[Your instructions]:
Rewrite the records as a Markdown table with the columns "Entry" and "Content," starting at the line that contains "Out of the items" and continuing through the end of the records. Number each row in the "Entry" column, put the line itself under "Content," and skip blank lines.

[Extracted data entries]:

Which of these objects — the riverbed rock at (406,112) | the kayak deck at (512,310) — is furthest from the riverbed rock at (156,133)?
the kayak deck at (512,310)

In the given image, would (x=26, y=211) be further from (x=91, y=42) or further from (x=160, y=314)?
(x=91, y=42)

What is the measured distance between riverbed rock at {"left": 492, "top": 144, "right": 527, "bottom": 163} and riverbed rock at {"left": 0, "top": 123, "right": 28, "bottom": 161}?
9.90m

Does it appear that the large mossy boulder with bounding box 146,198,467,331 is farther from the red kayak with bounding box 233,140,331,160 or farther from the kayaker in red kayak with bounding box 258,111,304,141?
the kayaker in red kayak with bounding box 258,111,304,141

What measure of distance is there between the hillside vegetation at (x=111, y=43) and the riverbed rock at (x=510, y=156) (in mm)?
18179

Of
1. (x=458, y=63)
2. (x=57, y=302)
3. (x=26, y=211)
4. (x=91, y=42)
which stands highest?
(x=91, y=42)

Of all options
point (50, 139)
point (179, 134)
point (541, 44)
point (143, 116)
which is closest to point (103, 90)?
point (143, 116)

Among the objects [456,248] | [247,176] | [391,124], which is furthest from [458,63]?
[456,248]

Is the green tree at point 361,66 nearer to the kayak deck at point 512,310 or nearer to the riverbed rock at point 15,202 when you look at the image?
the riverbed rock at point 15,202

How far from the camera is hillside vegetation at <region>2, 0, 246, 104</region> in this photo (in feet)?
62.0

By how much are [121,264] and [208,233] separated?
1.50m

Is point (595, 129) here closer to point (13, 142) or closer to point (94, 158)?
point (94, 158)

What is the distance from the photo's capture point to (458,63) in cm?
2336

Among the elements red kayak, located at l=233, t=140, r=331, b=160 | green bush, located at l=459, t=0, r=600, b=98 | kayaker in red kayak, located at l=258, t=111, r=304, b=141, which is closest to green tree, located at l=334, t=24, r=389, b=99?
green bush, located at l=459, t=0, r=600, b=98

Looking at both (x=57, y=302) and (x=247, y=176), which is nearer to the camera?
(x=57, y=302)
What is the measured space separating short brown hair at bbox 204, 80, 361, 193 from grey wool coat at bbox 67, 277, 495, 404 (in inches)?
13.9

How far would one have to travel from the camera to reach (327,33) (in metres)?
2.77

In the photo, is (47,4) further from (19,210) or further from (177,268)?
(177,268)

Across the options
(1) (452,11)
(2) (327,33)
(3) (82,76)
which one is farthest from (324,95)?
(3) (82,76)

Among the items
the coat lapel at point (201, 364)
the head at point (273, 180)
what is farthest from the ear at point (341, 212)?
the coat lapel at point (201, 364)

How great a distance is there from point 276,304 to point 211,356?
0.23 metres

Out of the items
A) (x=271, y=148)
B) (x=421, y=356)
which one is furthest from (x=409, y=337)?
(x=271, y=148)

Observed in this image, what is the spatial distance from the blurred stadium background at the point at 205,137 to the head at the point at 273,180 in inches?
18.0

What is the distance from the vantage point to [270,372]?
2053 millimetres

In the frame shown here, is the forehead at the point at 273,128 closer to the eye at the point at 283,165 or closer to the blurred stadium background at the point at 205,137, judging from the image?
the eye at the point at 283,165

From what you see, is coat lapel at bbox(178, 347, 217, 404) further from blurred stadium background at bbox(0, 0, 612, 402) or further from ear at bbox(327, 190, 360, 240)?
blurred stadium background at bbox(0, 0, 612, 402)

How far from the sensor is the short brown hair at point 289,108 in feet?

[Response to this task]:
| Entry | Content |
|---|---|
| 1 | Out of the items |
| 2 | A) (x=271, y=148) |
| 3 | B) (x=421, y=356) |
| 4 | which one is furthest from (x=409, y=337)? |
| 5 | (x=271, y=148) |
| 6 | Observed in this image, what is the spatial distance from the blurred stadium background at the point at 205,137 to the head at the point at 273,180 in inches? |
| 7 | 18.0 |
| 8 | What is the distance from the vantage point to [270,372]? |
| 9 | 2053 millimetres |
| 10 | In the frame shown here, is the forehead at the point at 273,128 closer to the eye at the point at 283,165 or closer to the blurred stadium background at the point at 205,137, judging from the image? |
| 11 | the eye at the point at 283,165 |
| 12 | From what you see, is coat lapel at bbox(178, 347, 217, 404) further from blurred stadium background at bbox(0, 0, 612, 402) or further from ear at bbox(327, 190, 360, 240)? |
| 13 | blurred stadium background at bbox(0, 0, 612, 402) |
| 14 | How far from the sensor is the short brown hair at point 289,108 in feet? |